====== Dataset

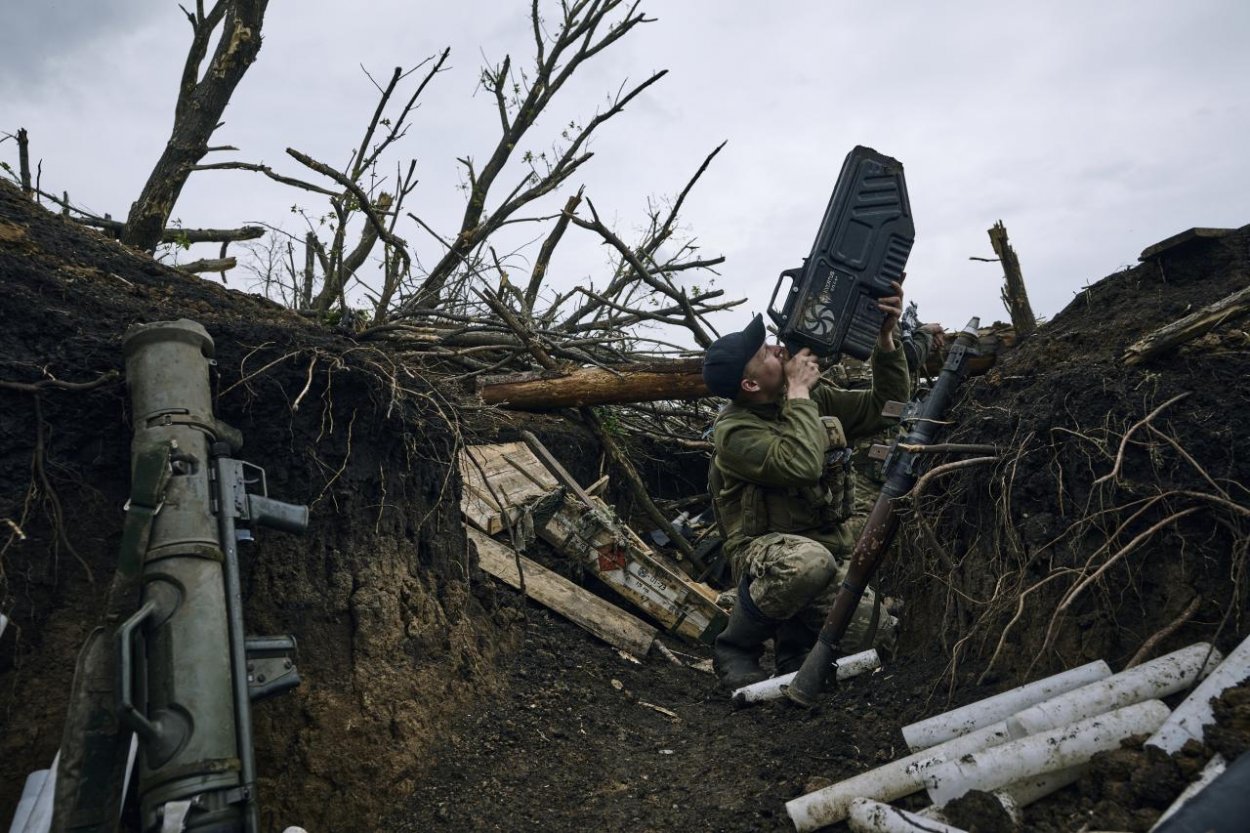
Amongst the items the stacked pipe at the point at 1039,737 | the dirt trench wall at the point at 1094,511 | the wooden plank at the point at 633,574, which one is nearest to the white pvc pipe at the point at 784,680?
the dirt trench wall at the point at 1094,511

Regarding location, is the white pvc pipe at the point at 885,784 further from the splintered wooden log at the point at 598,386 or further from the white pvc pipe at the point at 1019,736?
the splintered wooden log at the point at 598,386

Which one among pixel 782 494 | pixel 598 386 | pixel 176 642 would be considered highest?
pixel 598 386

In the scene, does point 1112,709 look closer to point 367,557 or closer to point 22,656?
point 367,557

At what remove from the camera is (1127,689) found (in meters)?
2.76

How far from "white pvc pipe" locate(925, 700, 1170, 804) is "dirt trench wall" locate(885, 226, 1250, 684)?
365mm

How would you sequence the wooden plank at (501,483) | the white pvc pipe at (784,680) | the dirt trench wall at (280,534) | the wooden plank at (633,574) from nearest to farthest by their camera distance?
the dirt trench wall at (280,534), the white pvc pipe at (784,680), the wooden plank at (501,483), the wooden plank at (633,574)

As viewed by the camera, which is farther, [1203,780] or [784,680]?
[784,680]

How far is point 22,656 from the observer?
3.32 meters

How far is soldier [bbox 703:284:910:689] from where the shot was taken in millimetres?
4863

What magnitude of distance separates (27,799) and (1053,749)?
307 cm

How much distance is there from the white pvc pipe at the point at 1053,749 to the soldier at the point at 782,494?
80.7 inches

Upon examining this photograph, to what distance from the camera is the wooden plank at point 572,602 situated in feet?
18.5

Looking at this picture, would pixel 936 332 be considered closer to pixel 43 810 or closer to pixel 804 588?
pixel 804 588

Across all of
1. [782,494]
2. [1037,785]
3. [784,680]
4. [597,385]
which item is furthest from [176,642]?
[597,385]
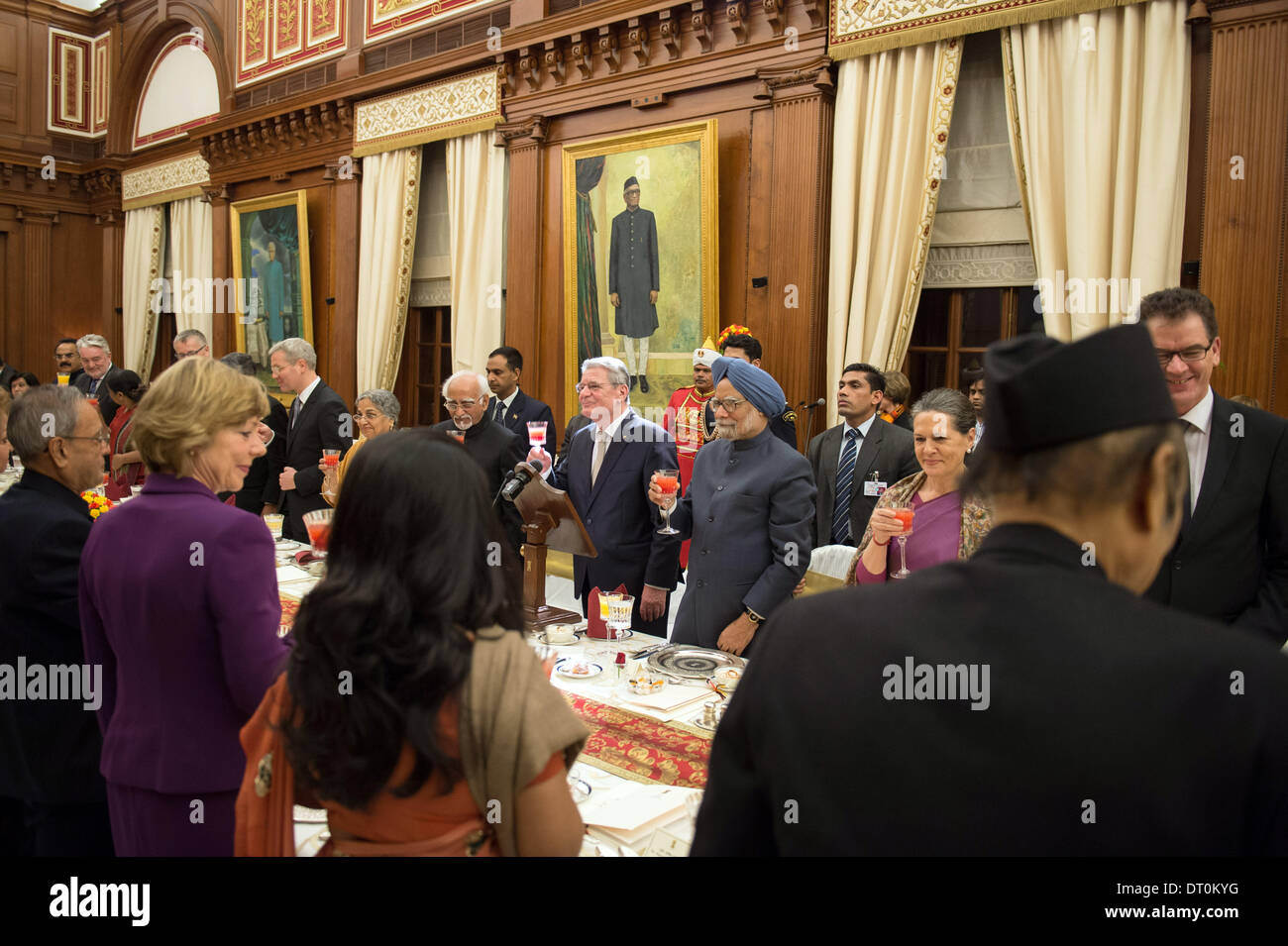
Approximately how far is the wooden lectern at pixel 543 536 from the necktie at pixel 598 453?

============

▸ To do: Go through the material above and print all of it exactly, except the pictures.

▸ Complete output:
Amongst the items the stacked pipe at the point at 1039,737 | the dirt trench wall at the point at 1094,511 | the wooden plank at the point at 633,574, which one is nearest to the white pvc pipe at the point at 784,680?
the dirt trench wall at the point at 1094,511

Regarding location, is the white pvc pipe at the point at 885,784 further from the splintered wooden log at the point at 598,386 or further from the white pvc pipe at the point at 1019,736?
the splintered wooden log at the point at 598,386

Which one among pixel 782 494 | pixel 598 386 | pixel 176 642 would be considered highest?
pixel 598 386

In the scene, does point 1112,709 look closer to point 367,557 or closer to point 22,656?
point 367,557

At what remove from the camera is (1127,689) found (in meters)?
2.76

How far from "white pvc pipe" locate(925, 700, 1170, 804) is "dirt trench wall" locate(885, 226, 1250, 684)?
365mm

How would you sequence the wooden plank at (501,483) | the white pvc pipe at (784,680) | the dirt trench wall at (280,534) | the wooden plank at (633,574) from nearest to farthest by their camera distance?
the dirt trench wall at (280,534), the white pvc pipe at (784,680), the wooden plank at (501,483), the wooden plank at (633,574)

As viewed by the camera, which is farther, [1203,780] or [784,680]?
[784,680]

How far is point 22,656 from the observer?
3.32 meters

How far is soldier [bbox 703:284:910:689] from where the shot was taken in millimetres?
4863

What magnitude of distance separates (27,799) and (1053,749)?
307 cm

How much distance is there from the white pvc pipe at the point at 1053,749 to the soldier at the point at 782,494?
80.7 inches

Upon examining this photograph, to what distance from the camera is the wooden plank at point 572,602 situated in feet?
18.5

Looking at this picture, would pixel 936 332 be considered closer to pixel 43 810 or closer to pixel 804 588?
pixel 804 588

Across all of
1. [782,494]
2. [1037,785]
3. [784,680]
4. [597,385]
which item is furthest from [176,642]?
[597,385]
Approximately how far is the wooden lectern at pixel 543 536 from the necktie at pixel 598 453?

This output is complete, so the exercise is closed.